Exercise prompt » In the material below, the lines containing the word "shop" are required; copy each of them.

Source material »

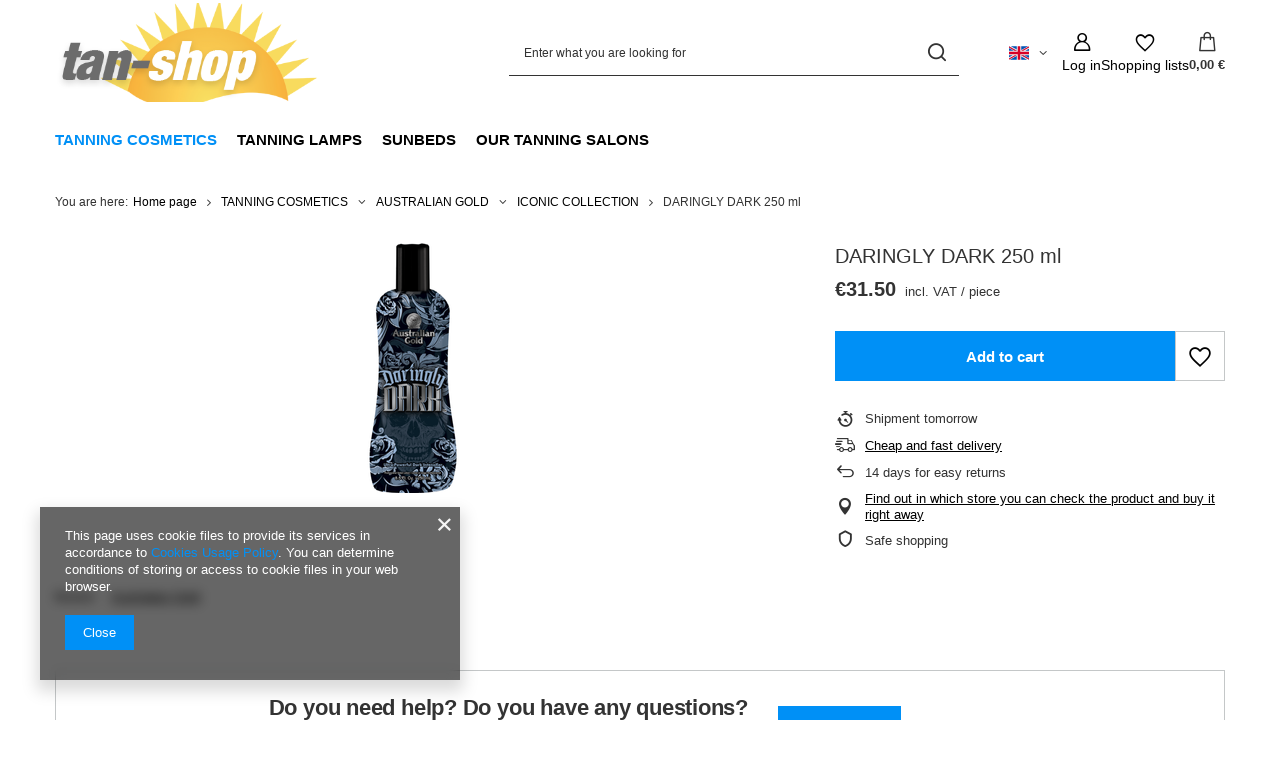

--- FILE ---
content_type: text/html; charset=utf-8
request_url: https://tan-shop.ie/ajax/projector.php?action=get&product=1048&size=uniw&get=sizeprices,sizeavailability,sizedelivery
body_size: 332
content:
{"sizeprices":{"value":"31.50","price_formatted":"31,50\u00a0\u20ac","price_net":"25.61","price_net_formatted":"25,61\u00a0\u20ac","vat":"23","worth":"31.50","worth_net":"25.61","worth_formatted":"31,50\u00a0\u20ac","worth_net_formatted":"25,61\u00a0\u20ac","basket_enable":"y","special_offer":"false","rebate_code_active":"n","priceformula_error":"false"},"sizeavailability":{"delivery_days":"1","delivery_date":"2026-01-23","days":"0","sum":"54","visible":"y","status_description":"","status_gfx":"\/data\/lang\/eng\/available_graph\/graph_1_4.png","status":"enable","minimum_stock_of_product":"2","shipping_time":{"days":"1","working_days":"1","hours":"0","minutes":"0","time":"2026-01-23 00:00","week_day":"5","week_amount":"0","today":"false"},"delay_time":{"days":"0","hours":"0","minutes":"0","time":"2026-01-22 03:31:37","week_day":"4","week_amount":"0","unknown_delivery_time":"false"}},"sizedelivery":{"undefined":"false","shipping":"6.61","shipping_formatted":"6,61\u00a0\u20ac","limitfree":"0.00","limitfree_formatted":"0,00\u00a0\u20ac","shipping_change":"6.61","shipping_change_formatted":"6,61\u00a0\u20ac","change_type":"up"}}

--- FILE ---
content_type: text/css
request_url: https://tan-shop.ie/data/designs/60dd8e70bb8d74.72606172_34/gfx/eng/custom.css.gzip?r=1765503629
body_size: -37
content:
#search .product[data-product_disable] .product__icon img {
    opacity: 10!important;
}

Expected answer »
request_url: https://tan-shop.ie/ajax/projector.php?action=get&product=1048&size=uniw&get=sizeprices,sizeavailability,sizedelivery
request_url: https://tan-shop.ie/data/designs/60dd8e70bb8d74.72606172_34/gfx/eng/custom.css.gzip?r=1765503629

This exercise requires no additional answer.